Most obviously the ruling could have substantial implications for search engine Google, whose core business involves hyperlinking to content hosted elsewhere. (In Europe the search engine has a more than 90 per cent share of the search engine market.) But the impact could potentially stretch to any for-profit online publisher which hyperlinks to others’ content. Although it remains to be seen how broadly courts in EU Member State interpret the notion of posting a link for financial gain.
Google publishes a Transparency Report providing an ongoing tally of search result links that it has removed at the request of rights holders. This shows that in the past year it removed 832 million links to content on 342,000 websites. And while that’s already a very large number, all those instances involve Google responding to a takedown notice from a rights holder. By contrast the CJEU ruling appears to imply that for-profit entities such as Google might have a pre-emptive responsibility to check the legality of the content they are linking to before serving a hyperlink to a user — rather than waiting to receive a takedown notice. Which would be a huge shift.
On the flip-side the ruling suggests that individuals who post links to pirated content online without knowing the content they are linking to is copyrighted and without doing so for their own financial gain would not be infringing copyright — with the court noting “it may prove difficult, in particular for individuals who wish to post such links, to ascertain whether the works involved are protected and, if necessary, whether the copyright holders of those works have consented to their publication on the internet”.
As it happens, the EU is also in the midst of reworking the region’s copyright law — with a proposed reform package due to be published later this month, on September 21.
Late last month a leaked version of the EC’s copyright reform document suggested the Commission is planning to extend copyright protections to publishers — taking a similar approach to the German government which, back in 2014, backed a so-called ancillary copyright law designed to cover the news snippets displayed in Google News. A similar law was enacted in Spain — without a publisher opt-out and with a mandatory fee for displaying publisher snippets — leading to Mountain View to pull the plug on its Google News service in Spain.
It remains to be seen how or whether the CJEU hyperlink copyright ruling impacts Google’s business — as well as how or whether any EU-wide expansion of ancillary copyright for publishers might play out. We’ve reached out to Google for comment and will update this post with any response.

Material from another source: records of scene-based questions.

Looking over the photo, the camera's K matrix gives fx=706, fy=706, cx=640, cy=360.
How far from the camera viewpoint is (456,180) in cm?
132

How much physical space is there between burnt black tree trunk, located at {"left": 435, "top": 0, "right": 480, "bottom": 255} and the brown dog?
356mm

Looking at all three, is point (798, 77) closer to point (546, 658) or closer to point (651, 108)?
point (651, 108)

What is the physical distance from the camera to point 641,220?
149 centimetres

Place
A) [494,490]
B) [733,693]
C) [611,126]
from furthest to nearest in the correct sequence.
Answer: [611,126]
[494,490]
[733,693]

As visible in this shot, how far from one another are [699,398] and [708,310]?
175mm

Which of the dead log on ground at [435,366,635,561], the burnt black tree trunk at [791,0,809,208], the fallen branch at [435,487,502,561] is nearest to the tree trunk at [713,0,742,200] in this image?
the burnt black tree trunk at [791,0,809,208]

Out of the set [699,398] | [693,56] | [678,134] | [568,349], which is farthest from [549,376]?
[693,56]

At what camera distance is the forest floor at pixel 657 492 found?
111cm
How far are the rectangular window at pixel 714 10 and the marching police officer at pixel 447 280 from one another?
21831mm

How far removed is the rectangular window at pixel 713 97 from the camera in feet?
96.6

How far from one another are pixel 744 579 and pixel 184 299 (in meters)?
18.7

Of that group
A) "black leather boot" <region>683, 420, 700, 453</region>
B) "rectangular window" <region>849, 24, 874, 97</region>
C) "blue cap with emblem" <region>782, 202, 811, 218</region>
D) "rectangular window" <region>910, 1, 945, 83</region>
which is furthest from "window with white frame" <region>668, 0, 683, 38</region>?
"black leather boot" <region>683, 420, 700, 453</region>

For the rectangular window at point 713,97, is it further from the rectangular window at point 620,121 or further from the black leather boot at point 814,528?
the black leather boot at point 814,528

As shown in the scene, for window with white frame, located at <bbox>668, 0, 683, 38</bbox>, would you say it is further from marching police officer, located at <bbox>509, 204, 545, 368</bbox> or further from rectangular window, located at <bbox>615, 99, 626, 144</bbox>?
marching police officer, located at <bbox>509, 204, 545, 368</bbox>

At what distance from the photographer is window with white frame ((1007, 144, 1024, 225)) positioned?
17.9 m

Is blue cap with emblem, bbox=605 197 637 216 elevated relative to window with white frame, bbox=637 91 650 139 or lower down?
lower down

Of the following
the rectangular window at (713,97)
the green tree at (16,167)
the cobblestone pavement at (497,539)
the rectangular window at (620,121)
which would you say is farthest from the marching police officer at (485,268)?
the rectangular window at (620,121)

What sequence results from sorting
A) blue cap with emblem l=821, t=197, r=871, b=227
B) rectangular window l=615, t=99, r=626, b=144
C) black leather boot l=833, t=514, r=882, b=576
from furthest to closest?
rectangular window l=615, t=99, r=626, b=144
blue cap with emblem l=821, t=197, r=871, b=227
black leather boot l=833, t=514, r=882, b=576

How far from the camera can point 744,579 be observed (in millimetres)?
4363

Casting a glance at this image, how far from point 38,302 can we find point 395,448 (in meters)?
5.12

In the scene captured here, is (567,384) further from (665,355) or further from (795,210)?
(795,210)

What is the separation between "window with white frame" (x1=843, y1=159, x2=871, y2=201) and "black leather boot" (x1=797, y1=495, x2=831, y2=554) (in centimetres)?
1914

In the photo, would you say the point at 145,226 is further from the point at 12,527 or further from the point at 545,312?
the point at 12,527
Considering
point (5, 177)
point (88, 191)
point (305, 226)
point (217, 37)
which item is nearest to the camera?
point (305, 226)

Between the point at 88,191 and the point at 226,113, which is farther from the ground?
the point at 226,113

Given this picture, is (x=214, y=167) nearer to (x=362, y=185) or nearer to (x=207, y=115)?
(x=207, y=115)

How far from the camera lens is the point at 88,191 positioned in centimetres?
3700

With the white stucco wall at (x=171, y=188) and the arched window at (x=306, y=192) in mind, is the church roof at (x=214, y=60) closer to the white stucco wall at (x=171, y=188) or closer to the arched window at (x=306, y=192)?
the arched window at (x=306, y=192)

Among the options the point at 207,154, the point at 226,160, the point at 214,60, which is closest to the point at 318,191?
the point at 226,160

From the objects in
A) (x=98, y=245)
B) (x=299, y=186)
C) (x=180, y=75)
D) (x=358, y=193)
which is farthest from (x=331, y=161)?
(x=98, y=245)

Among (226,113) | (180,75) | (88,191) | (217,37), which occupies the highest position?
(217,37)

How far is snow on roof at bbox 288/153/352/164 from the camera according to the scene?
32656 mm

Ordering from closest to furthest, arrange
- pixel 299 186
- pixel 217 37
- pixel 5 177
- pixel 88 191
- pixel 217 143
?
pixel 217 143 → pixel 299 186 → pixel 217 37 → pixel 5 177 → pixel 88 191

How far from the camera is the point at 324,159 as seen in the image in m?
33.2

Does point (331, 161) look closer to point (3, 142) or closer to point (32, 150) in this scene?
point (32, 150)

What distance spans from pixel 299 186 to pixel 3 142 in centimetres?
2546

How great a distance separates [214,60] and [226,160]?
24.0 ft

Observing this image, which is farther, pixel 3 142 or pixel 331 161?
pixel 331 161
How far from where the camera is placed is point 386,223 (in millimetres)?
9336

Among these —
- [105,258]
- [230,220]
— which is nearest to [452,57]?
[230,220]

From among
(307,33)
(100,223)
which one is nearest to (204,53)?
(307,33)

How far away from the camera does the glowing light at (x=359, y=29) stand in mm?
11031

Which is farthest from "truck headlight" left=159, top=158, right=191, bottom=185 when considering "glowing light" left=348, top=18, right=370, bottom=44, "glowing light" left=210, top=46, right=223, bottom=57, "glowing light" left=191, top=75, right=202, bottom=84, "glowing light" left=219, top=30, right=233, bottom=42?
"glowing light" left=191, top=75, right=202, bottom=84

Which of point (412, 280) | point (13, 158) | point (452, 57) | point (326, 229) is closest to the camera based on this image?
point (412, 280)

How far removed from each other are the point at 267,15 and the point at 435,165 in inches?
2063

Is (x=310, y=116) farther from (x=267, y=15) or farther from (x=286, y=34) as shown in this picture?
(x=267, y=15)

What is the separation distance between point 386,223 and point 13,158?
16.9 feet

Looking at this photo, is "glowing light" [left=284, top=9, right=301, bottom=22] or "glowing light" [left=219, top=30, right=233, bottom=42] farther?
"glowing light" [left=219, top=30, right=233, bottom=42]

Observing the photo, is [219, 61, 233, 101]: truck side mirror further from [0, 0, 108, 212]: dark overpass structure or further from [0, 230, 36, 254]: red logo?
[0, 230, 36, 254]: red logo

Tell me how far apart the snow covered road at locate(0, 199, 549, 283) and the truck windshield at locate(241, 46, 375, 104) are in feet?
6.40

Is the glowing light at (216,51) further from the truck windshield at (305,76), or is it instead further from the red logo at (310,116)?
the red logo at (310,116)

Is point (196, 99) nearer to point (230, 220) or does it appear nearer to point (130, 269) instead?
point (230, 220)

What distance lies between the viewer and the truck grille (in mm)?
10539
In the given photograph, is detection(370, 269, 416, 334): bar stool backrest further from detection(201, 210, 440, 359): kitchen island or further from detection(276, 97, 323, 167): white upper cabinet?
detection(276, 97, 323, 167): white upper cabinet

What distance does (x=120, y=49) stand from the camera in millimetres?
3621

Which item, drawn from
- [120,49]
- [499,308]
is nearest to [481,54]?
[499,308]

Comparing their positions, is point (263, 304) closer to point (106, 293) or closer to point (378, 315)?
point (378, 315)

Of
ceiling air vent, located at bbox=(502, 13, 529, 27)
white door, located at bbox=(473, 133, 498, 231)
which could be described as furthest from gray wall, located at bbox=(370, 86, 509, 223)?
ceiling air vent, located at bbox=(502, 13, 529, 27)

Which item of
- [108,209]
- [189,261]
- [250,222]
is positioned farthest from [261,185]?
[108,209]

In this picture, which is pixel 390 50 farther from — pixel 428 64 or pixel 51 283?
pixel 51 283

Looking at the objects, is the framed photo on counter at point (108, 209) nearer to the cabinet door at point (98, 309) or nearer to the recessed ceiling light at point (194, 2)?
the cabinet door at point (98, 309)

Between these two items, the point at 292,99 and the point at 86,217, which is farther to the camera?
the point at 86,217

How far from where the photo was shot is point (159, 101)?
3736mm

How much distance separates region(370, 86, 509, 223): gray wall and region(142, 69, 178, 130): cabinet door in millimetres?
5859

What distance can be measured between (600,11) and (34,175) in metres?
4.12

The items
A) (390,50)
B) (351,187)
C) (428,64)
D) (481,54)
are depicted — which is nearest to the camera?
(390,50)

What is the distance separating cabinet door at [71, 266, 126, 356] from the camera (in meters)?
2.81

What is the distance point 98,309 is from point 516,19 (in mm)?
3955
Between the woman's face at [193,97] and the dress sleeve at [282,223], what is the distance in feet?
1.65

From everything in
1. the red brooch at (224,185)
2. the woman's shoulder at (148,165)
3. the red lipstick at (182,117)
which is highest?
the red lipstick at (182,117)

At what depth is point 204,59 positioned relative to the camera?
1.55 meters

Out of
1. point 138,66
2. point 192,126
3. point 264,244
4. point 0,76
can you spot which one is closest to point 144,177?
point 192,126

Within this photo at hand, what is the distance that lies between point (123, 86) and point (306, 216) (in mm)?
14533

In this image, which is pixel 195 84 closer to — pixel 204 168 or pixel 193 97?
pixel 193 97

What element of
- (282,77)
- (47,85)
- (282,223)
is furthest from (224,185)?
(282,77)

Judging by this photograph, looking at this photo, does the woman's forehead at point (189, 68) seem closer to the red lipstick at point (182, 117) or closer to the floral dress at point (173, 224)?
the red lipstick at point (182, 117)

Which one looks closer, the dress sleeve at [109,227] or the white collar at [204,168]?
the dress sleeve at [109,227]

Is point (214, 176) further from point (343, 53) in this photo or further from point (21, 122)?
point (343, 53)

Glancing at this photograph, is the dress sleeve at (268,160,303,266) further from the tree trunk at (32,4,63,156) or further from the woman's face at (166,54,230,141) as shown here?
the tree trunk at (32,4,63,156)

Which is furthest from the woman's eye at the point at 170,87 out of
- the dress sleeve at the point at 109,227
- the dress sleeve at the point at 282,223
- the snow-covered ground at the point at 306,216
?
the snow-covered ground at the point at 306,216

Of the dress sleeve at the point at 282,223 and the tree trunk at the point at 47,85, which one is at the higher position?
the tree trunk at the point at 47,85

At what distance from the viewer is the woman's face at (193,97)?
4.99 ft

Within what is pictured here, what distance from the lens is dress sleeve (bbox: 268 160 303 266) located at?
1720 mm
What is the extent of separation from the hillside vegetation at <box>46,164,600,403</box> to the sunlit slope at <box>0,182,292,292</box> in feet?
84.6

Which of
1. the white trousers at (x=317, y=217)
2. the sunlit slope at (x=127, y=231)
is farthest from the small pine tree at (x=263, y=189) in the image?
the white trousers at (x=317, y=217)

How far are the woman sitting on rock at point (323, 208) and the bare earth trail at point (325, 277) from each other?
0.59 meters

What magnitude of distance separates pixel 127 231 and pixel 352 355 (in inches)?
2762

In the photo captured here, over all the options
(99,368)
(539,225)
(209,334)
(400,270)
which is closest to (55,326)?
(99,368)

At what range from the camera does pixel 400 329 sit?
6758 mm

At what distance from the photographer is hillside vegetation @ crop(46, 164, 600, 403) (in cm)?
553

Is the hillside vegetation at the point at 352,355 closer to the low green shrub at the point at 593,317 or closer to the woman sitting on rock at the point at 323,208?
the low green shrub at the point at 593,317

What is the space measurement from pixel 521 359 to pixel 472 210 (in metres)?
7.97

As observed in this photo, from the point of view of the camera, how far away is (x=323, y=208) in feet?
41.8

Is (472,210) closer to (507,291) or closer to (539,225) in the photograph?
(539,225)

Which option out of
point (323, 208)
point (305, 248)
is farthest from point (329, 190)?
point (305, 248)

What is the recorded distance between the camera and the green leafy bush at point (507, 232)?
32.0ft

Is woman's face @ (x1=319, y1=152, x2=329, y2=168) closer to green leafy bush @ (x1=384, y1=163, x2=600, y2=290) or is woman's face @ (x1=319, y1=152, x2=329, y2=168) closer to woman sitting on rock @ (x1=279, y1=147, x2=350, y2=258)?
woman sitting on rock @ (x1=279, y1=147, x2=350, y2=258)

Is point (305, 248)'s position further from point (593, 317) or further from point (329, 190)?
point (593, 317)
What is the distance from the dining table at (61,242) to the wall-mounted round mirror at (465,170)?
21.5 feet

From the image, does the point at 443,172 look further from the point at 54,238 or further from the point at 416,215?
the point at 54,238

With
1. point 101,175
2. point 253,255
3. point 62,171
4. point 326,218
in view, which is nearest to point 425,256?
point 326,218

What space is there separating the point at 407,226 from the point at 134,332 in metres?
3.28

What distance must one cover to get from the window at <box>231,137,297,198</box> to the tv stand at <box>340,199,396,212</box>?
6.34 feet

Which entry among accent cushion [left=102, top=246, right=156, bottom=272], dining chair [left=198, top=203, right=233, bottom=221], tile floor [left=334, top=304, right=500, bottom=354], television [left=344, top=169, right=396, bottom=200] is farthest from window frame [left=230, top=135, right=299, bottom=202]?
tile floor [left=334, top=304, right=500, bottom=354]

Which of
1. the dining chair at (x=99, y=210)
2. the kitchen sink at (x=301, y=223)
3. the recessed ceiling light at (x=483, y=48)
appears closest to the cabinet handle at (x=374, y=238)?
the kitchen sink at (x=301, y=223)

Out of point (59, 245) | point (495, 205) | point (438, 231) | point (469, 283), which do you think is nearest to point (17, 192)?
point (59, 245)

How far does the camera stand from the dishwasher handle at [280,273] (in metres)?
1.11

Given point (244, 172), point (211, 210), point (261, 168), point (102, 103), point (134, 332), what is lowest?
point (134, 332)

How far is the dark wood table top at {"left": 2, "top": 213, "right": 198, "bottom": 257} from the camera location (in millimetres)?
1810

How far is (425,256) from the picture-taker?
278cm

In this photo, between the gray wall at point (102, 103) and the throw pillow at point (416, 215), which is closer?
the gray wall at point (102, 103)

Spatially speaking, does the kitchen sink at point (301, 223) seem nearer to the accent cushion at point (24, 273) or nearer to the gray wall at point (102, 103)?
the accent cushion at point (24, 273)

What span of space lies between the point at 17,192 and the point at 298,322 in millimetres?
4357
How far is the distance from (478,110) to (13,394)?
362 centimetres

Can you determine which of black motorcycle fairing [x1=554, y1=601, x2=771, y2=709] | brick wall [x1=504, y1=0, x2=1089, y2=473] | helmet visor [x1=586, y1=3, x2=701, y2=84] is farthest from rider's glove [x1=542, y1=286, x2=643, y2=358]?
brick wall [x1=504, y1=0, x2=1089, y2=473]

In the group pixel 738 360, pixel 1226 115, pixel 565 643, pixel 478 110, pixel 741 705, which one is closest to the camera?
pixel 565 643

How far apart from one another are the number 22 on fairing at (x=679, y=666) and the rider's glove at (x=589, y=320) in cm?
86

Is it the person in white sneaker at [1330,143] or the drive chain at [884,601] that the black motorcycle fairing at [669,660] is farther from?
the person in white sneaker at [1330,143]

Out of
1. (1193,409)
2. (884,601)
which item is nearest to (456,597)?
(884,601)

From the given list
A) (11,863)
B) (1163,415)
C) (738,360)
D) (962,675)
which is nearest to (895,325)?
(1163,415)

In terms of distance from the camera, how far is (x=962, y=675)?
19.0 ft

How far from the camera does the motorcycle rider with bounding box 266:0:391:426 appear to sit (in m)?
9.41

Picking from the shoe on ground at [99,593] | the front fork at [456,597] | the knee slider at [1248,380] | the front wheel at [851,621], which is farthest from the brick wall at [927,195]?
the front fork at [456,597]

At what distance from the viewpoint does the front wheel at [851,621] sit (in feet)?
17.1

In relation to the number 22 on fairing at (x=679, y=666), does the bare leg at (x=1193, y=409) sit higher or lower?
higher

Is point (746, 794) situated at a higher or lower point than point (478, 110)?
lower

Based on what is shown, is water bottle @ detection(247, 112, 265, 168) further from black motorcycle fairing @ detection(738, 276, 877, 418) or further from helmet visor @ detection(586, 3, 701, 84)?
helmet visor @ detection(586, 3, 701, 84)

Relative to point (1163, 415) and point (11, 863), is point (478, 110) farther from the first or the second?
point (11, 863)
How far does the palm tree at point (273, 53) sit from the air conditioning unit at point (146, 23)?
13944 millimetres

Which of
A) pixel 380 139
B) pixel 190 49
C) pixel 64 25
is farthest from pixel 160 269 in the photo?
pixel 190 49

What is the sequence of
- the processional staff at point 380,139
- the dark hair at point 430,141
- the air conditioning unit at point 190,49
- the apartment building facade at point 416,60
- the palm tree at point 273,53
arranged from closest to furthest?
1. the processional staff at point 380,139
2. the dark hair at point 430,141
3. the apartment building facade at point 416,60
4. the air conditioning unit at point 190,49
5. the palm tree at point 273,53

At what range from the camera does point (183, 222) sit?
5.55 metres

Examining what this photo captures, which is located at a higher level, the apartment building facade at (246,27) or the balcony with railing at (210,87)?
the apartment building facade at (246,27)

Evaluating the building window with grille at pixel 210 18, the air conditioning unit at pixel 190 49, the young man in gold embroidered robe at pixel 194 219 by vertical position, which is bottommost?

Expressing concerns about the EC’s copyright reform process late last month, Mozilla’s chief innovation officer Katharina Borchert described the hyperlink as “the basis of the open Internet”. The organization is actively campaigning for EU copyright law to better reflect the reality of how web users share content online.
Discussing concerns that the Commission intends to support the expansion of copyright for publishers last month, Borchert also touched on some of the key concerns that are likely to follow today’s CJEU ruling, telling TechCrunch: “The question is what are the obligations of content platforms and how much do you really force them to check everything before it is finally uploaded? What does that mean for free speech?
“Do you really want platforms to be the gatekeeper that make the decision of whether something still falls under a parody exemption or it doesn’t? Those are really difficult questions where in the past the balance really hasn’t been struck right.”